I'll add they should do a number of small, training runs with different architectures and data mixes. That proves generalization.

naasking•2w ago
The linked paper tested nanoGPT with this new transformer:

https://www.techrxiv.org/users/685780/articles/1375955-topol...

tuned•2w ago
thanks for linking.

Yes the paper compares the new architecture (that is also a fork of my implementation of nanoGPT) with Karpathy's nanoGPT. There are also links to the code and bench used.

Herring•2w ago
Note I didn't say Karpathy's nanoGPT, I said use the speedrun.

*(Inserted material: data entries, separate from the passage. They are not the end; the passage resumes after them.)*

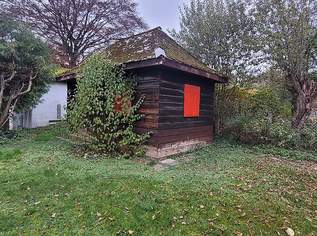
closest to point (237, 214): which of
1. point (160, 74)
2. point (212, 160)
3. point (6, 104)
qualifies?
point (212, 160)

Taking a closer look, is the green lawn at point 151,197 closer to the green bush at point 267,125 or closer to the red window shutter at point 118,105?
the red window shutter at point 118,105

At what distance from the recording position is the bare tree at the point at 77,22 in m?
19.1

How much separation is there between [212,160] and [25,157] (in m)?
4.79

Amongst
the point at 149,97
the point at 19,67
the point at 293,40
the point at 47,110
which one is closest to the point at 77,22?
the point at 47,110

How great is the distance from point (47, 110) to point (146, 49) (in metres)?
9.16

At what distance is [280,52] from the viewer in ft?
27.5

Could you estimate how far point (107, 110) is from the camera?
6.41 meters

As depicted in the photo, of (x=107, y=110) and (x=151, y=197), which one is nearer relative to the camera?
(x=151, y=197)

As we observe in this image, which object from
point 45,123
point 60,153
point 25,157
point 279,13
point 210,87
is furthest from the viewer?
point 45,123

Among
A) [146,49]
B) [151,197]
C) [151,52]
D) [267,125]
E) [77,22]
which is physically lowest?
[151,197]

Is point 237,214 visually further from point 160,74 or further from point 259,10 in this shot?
point 259,10

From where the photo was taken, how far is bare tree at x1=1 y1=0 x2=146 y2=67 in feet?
62.6

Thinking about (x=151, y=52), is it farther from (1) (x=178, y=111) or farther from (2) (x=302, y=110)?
(2) (x=302, y=110)

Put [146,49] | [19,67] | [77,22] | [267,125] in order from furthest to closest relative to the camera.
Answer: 1. [77,22]
2. [19,67]
3. [267,125]
4. [146,49]
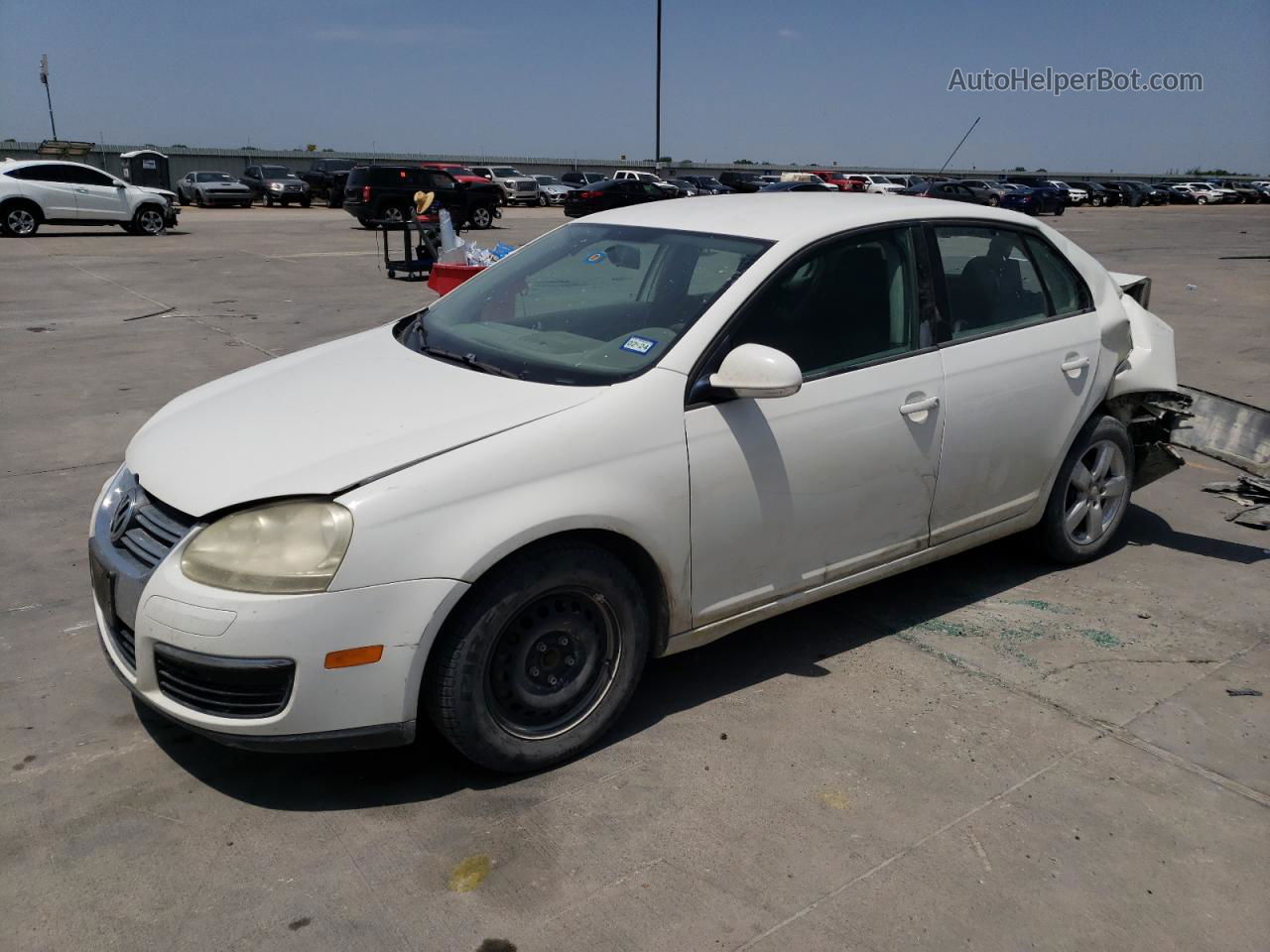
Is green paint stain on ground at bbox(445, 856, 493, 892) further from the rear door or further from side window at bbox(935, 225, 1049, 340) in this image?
side window at bbox(935, 225, 1049, 340)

Transformers are universal function approximators. When well-tuned, they often start to approximate other innovations. Not always, thank god, but often enough that you have to be careful.

tuned•2w ago
ok, thanks. I am taking it slow then
throwaway314155•2w ago
That doesn’t tell you if the new method continues to perform better at higher parameter counts.
amelius•2w ago
Nor that the training from scratch will even work.
tuned•2w ago
exactly, that is the current objective. To proove that generation for a specific domain is on-par with causal attention models
tuned•2w ago
it most-likely will in terms of performance as it uses 50% less memory (for sure it will at inference time that is the most used operation on web services), because it can leverage longer T and D if the design is confirmed and the quality of generation is comparable to other models. If this very basic assumption is correct, it means a lot of savings in electricity as the same GPUs can resolve more requests.
throwaway314155•2w ago
By performance, I meant the accuracy of the model, not the runtime/memory characteristics.
tuned•2w ago
thanks for reading. I cannot retrain an existing model as the self-attention mechanism has been completely redesigned. The Keys and Values in self-attention are stored as scalars, so a latent space with traditional weights does not make sense if used in the context of a topological transformer. The two latent spaces would be somehow equivalent eventually but they would store totally different values.
tuned•2w ago
Thanks to all that have read. I would be glad to answer further scoped questions on the content of the post and the paper. I answered some comments that may clarify the ideas from the redesign.